● **ページ本文**:
****************************************
Databricks SQLでは、samples
というカタログの配下にサンプルデータがあり、これを使ってクイックにDatabricks SQLの機能を試すことができます。今回はこの中にあるニューヨークにおけるタクシーの乗降記録データを使ってダッシュボードを作る流れを体験いただきます。
アナリストによるDatabricks SQLの一般的な使い方は以下のようなものとなります。通常ステップ2からステップ5は試行錯誤を伴う繰り返しの作業となります。
- データをアップロードする。(管理者が準備するケースもあります)
- クエリーを実行するなどしてデータを理解する。
- 目的を踏まえて解析(抽出、集計、並び替えなど)の切り口を考える。
- 切り口に応じたクエリーを記述して実行する。
- クエリー実行結果をどのように可視化するのかを考えて可視化を行う。(ビジュアライゼーションの作成)
- 可視化を組み合わせてダッシュボードを作成する。
- ダッシュボードを公開する。
注意
画面はAzure Databricksですが、他のクラウドのDatabricksでも使用できます。
Databricks SQLへのアクセス
- Databricksワークスペースにログインします。
- 画面のデフォルト言語設定は英語なので、日本語に変更します。
- サイドバーから「Settings > User Settings」を選択します。
- Change your languageから日本語を選択します。
- サイドバーのペルソナスイッチャーでSQLを選択します。
- Databricks SQLのランディングページが表示されます。
SQLウェアハウスの作成
- Databricks SQLにおける計算資源であるSQLウェアハウスを作成します。
- サイドメニューのSQLウェアハウスをクリックします。
- 画面右上のSQLウェアハウスを作成ボタンをクリックします。
- エンドポイント名にはわかりやすい名前、クラスターサイズはXXSを選択して、作成をクリックします。
- 権限管理が表示されたら右上のxをクリックします。
- SQLウェアハウスのステータスが実行中になるまで待ちます。
クエリーの実行
Databricks SQLではデータベースに問い合わせを行うクエリーを作成し、ビジュアライゼーションを作成し、ダッシュボードを作成する流れとなります。
-
上のステップで作成したSQLウェアハウスを選択します。
-
スキーマ(データベース)ブラウザを操作してテーブルを参照します。
データの説明
使用するデータ:ニューヨークのタクシーの乗降記録のデータ
Databricks SQLでテーブルを参照するには、以下のようにカタログ、データベース、テーブルの3レベルの名前空間でテーブルを指定する必要があります。
****************************************
● **データ項目**:
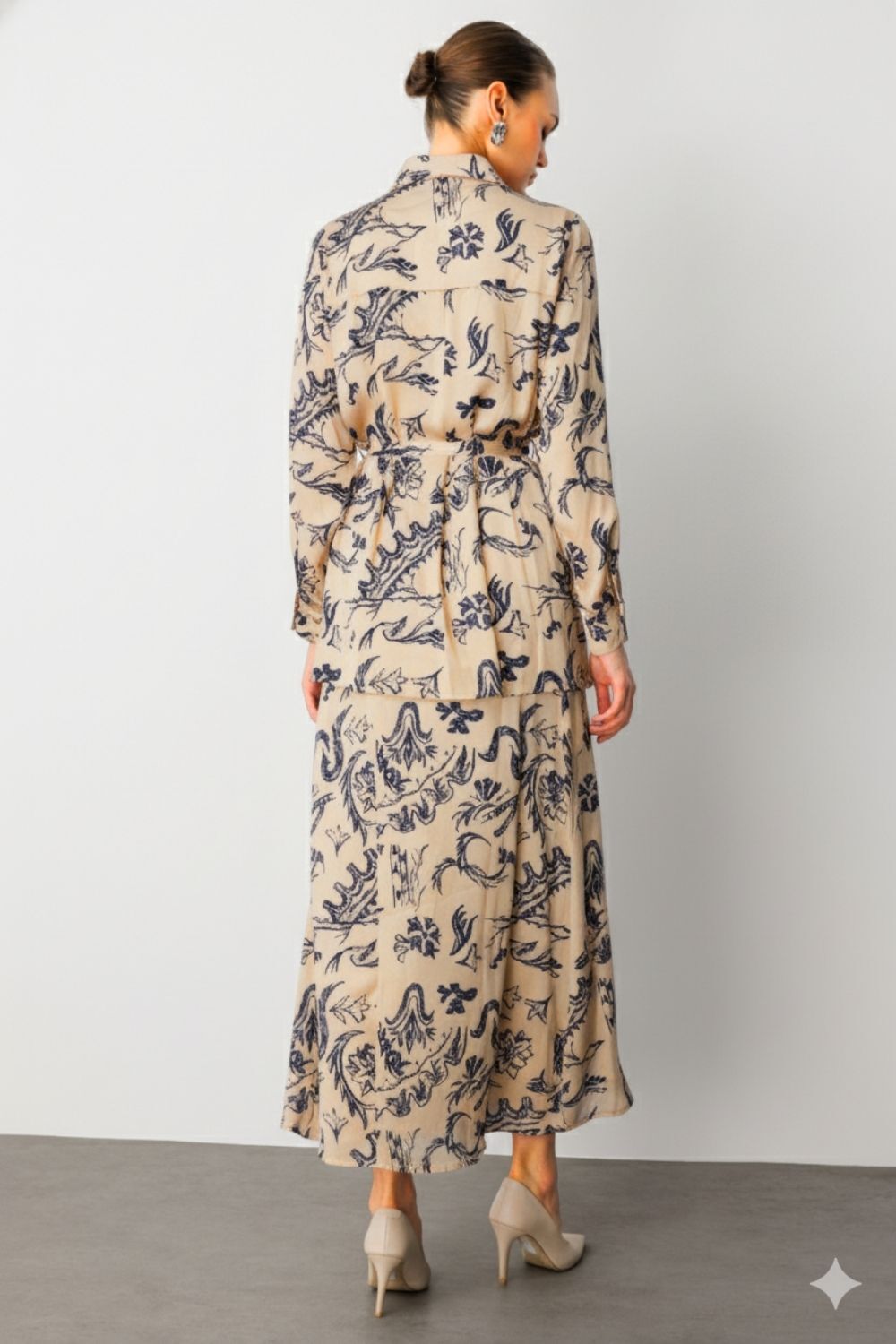 Mizalle Ekru Desenli Kuşaklı Saten Uzun Gömlek Tunik - Mizalle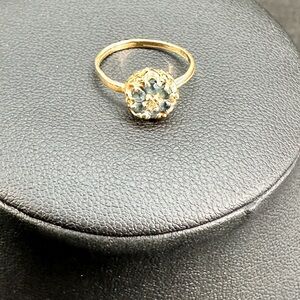 Vtg Sapphire & 14k Yellow gold Cluster 1.2g Baby child Kids Ring Sz 2.5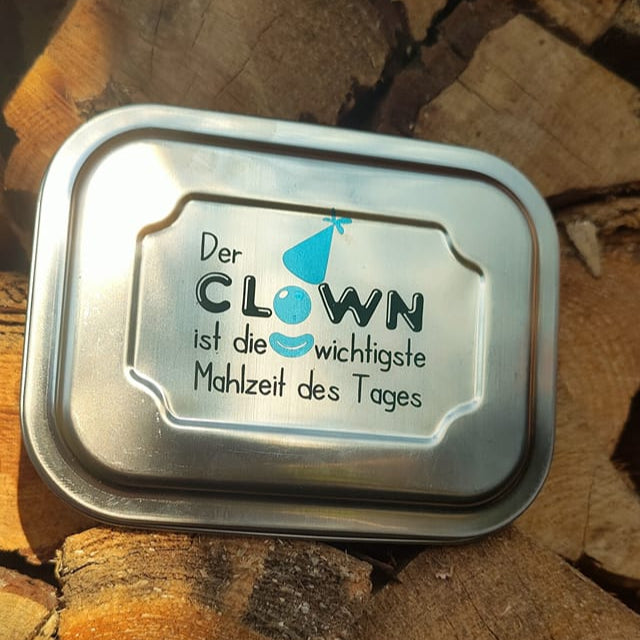 Metalletui mit dem Text "Der CLOWN ist die wichtigste Mahlzeit des Tages", angeboten von easy-sticks als kreatives Element für deine Projekte, inspiriert von der Clown Laserdatei.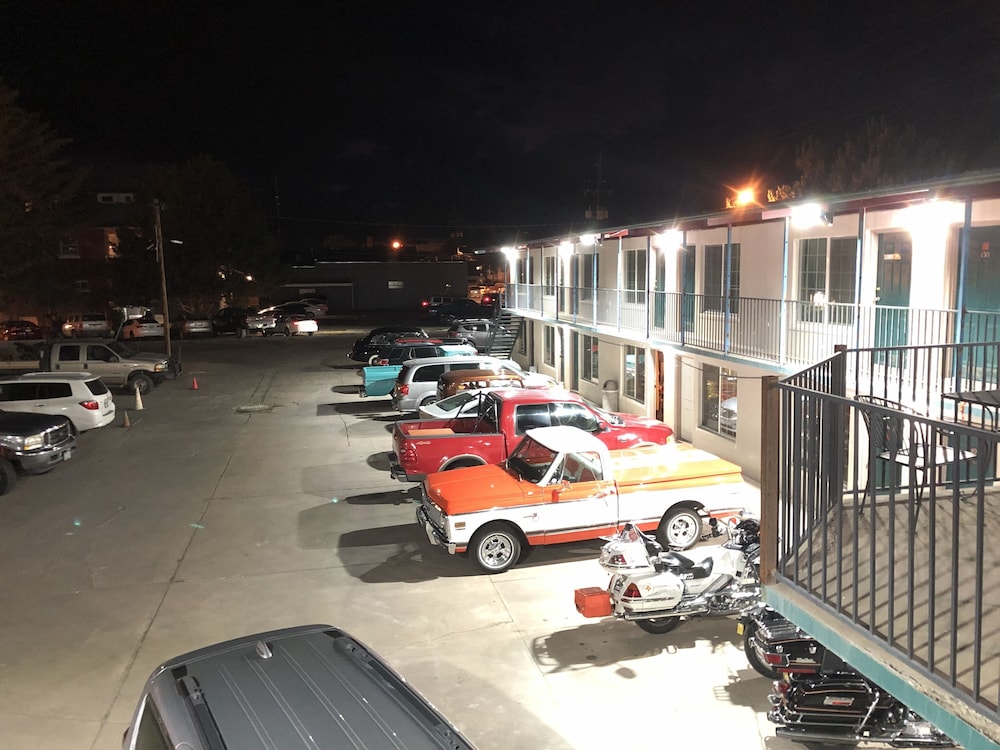 Dunes Inn 53/61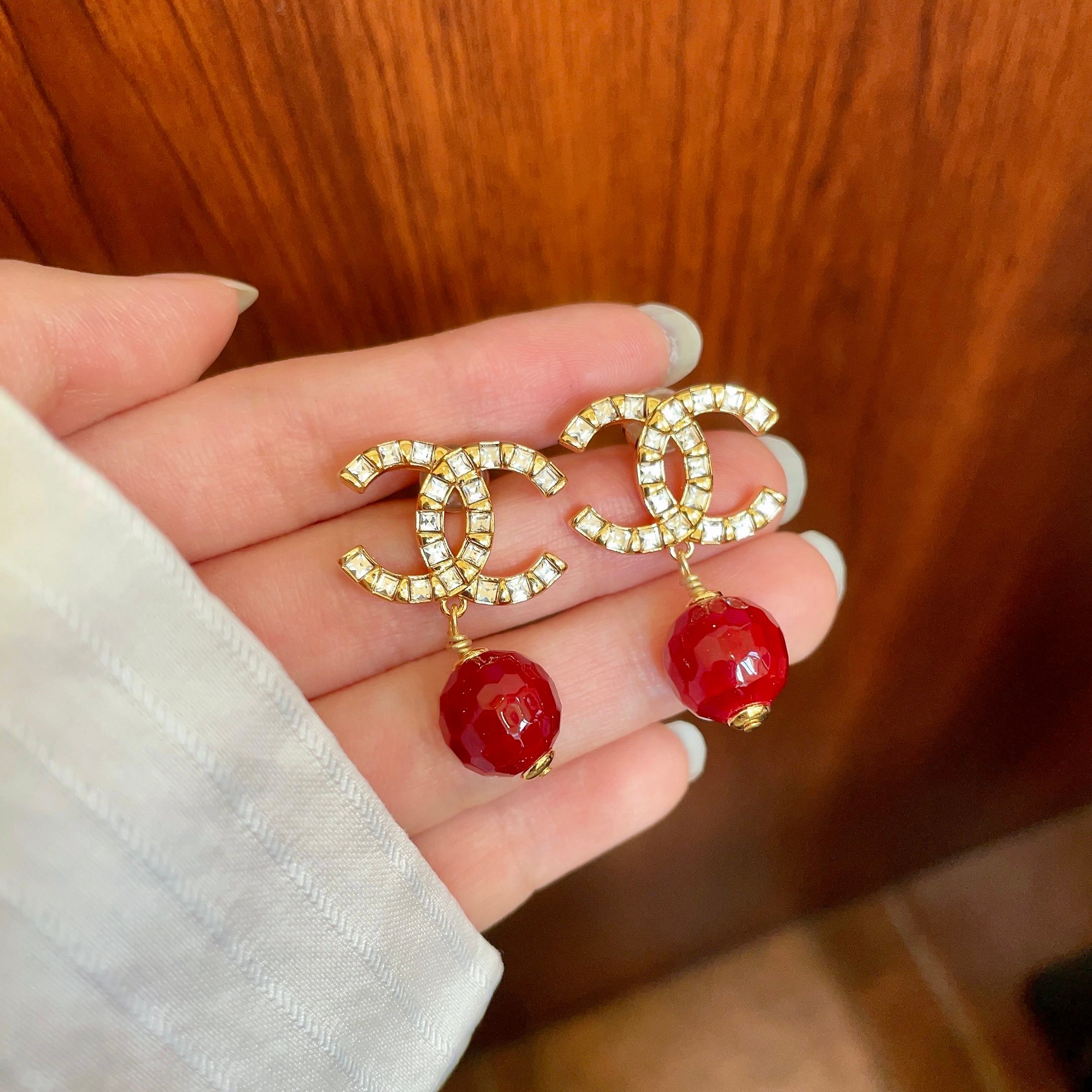 CHANEL 26S DOUBLE C LOGO CRYSTAL & RED BEAD DROP EARRINGS IN GOLD METAL 629983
****************************************
● **取り組む課題**:
a – Databricks SQLの手順を説明したページ本文にある「画面はAzure Databricksですが、他のクラウドのDatabricksでも使用できます。」という一文は、英語にするとどうなりますか?
b – Databricks SQLでダッシュボードを作る手順のページ本文について、最後の文の後に続く内容を書いてください。

● **あなたの回答**:
a – The screens shown are from Azure Databricks, but this can also be used with Databricks on other clouds.

b –
samples.nyctaxi.trips
列名 | データ型 | 説明 |
---|---|---|
tpep_pickup_datetime | TIMESTAMP | 乗車時刻 |
tpep_dropoff_datetime | TIMESTAMP | 降車時刻 |
trip_distance | DOUBLE | 移動距離(マイル) |
fare_amount | DOUBLE | 料金(ドル) |
pickup_zip | INT | 乗車地点の郵便番号 |
dropoff_zip | INT | 降車地点の郵便番号 |
ダッシュボードの作成
今回は以下の流れでダッシュボードを作成します。ご自身でカスタマイズしてみてください。
- レコード数をカウントするクエリーの作成、ビジュアライゼーションの作成
- 乗車時間の分布を計算するクエリーの作成、ビジュアライゼーションの作成
- 降車時間の分布を計算するクエリーの作成、ビジュアライゼーションの作成
- 移動距離と料金の関係を確認するためのクエリーの作成、ビジュアライゼーションの作成
- ダッシュボードの作成
- フィルターの追加
SQLエディタの画面構成
以降の作業で使用するSQLエディタの画面構成を以下に示します。クエリーを開くとSQLエディタが表示されます。サイドメニューのSQLエディタからでもアクセスできます。
レコード数のカウント
-
テーブル
trips
の各行が一つのタクシーの移動を表しているので行数をカウントすることで、テーブルに含まれている移動の数を得ることができます。 -
SQLエディタに以下のSQLを記述します。
SQLSELECT count(*) as total_trips FROM samples.nyctaxi.trips
-
次に、この結果を用いてダッシュボードの部品となるビジュアライゼーションを作成します。
-
ビジュアライゼーションエディタが開きます。
-
選択するビジュアライゼーションによって設定項目は異なります。ここでは、Counter labelに
移動総数
と入力します。 -
また、ビジュアライゼーションを識別しやすくするために
Counter 1
と表示されている箇所にカーソルを移動して移動総数カウンター
と名前を入力します。
-
保存をクリックするとビジュアライゼーションエディタが閉じます。
-
Tableの隣にビジュアライゼーション
移動総数カウンター
が追加されました。別のクエリーを作成した場合にも同様にビジュアライゼーションを追加することができます。
-
保存をクリックします。
乗車時間の分布
-
クエリー名を乗車時間の分布、以下のSQLでクエリーを作成します。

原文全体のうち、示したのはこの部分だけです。